Without engaging in meditation, such impulses would hardly be taken note of, so quickly do they follow one another. Under the microscope of meditation, it is revealed that the foundations of our experience are a constant series of purposeful impulses.
The Buddha compared this to a monkey who roams through the forest, grasps a branch and, letting it go, reaches for the next.
Becoming aware of these little impulses that sum up to be our lives, can give our live gradually a better direction.
Practicing to identify the thought patterns that flow through us, will enable us to stop some of the negative recurring thoughts.
And start new, positive ones, replacing the old ones by looking through the magnifying glass onto the present moment and discover the beauty of the moment.
And in turbulent times it doesn’t feel like the ripples on the ocean, but more like boiling water.
Our emotions are high. We’re boiling inside. With force, aggression, pain, fear, loneliness and despair.
Putting a lid on the Pot won’t help.
Meditation is not that lid on the pot, while you’re boiling inside.
It’s more about finding out what is heating that pot? What are these burning desires, what are the fueling negative energies?
What starts as a small fire, an unpleasant feeling, an anxiety or feeling stressed out or being unwanted or unrecognised develops into a bigger fire.
Feeling uncertain, anxious and fearful always lets us get into Defense. Like a peaceful village that is turning into a fort, with thick walls and guards, soon armed to the teeth.
From a medical point of view fear pours out cortisol. You’re on Defense mode. Cortisol is a stress hormone. Energises you when necessary. However you pay the price.
Cortisol will block Melatonin and in Defense mode you’re on watch and can’t sleep nor relax.
A little fire may soon turn into a bigger one, getting out of control, when fear turns into desperation, anger and rage.
This is when things start becoming bad in your life. You lose control of what started out as an emotion and the demons inside you, or as Carl Jung, the Swiss psychoanalyst called it “the shadow” part of your personality takes over.
In meditation you should only use a quarter of your concentration on the breath.
The point of this is that when you meditate you should only be aware of the core phases of the breath; you don’t remain continuously one with the breath.
I recommend focusing mostly on the out-breath.
The Shamatha Meditation is also a method of sharpening the mind. Often the sheer pace and demands of our lives have a numbing effect. Our mental sharpness diminishes, our perception becomes foggy and unclear. Too much is expected of our mental faculties, they are overstrained. This back and forth between so many thoughts wears us out.
In meditation we follow our breath, and this becomes so boring that the mind can regain its sharpness and we see and experience things much more intensely. In meditation, nothing happens but your breath and your body and a sort of wafting of thoughts.
When our mind finds non-entertainment outside, it increases in sharpness. Think of a child who has only one toy, just this one teddy bear. It will soon know it inside out from top to bottom. It will explore and memorise every detail, every inch of this toy. If you give the child boxes and boxes of toys, it will soon no longer be really interested in any of them. It will then become grumpy and demanding and have temper fits.
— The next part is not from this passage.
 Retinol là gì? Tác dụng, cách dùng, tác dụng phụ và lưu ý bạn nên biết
It is better to have one thing at a time.
As soon as we get involved in the out-breath and have nothing else to entertain ourselves with, the mind-body connection can become very real.
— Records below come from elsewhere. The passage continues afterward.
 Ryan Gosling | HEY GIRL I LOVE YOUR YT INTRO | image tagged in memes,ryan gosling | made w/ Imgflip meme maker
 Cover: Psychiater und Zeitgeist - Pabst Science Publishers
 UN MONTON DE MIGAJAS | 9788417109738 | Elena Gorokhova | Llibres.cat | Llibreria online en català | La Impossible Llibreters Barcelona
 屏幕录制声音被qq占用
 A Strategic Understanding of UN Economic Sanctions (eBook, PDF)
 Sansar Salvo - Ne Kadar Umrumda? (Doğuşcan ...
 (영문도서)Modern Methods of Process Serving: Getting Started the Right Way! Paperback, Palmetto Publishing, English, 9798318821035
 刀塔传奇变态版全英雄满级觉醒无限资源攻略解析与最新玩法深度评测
The mind regains its precision and sharpness.
The out-breath is like a whetstone used to sharpen the knife or sword of the mind. When you sharpen a knife, you draw the blade over the stone, and when you exhale, you draw the blade of the mind over the sharpening stone of the breath. When you inhale, you bring the blade back to the point of contact with the stone, as it were, from which you make the next sharpening stroke. The sharpening stroke always goes in the same direction, which means here that your main focus is on the out-breath again and again.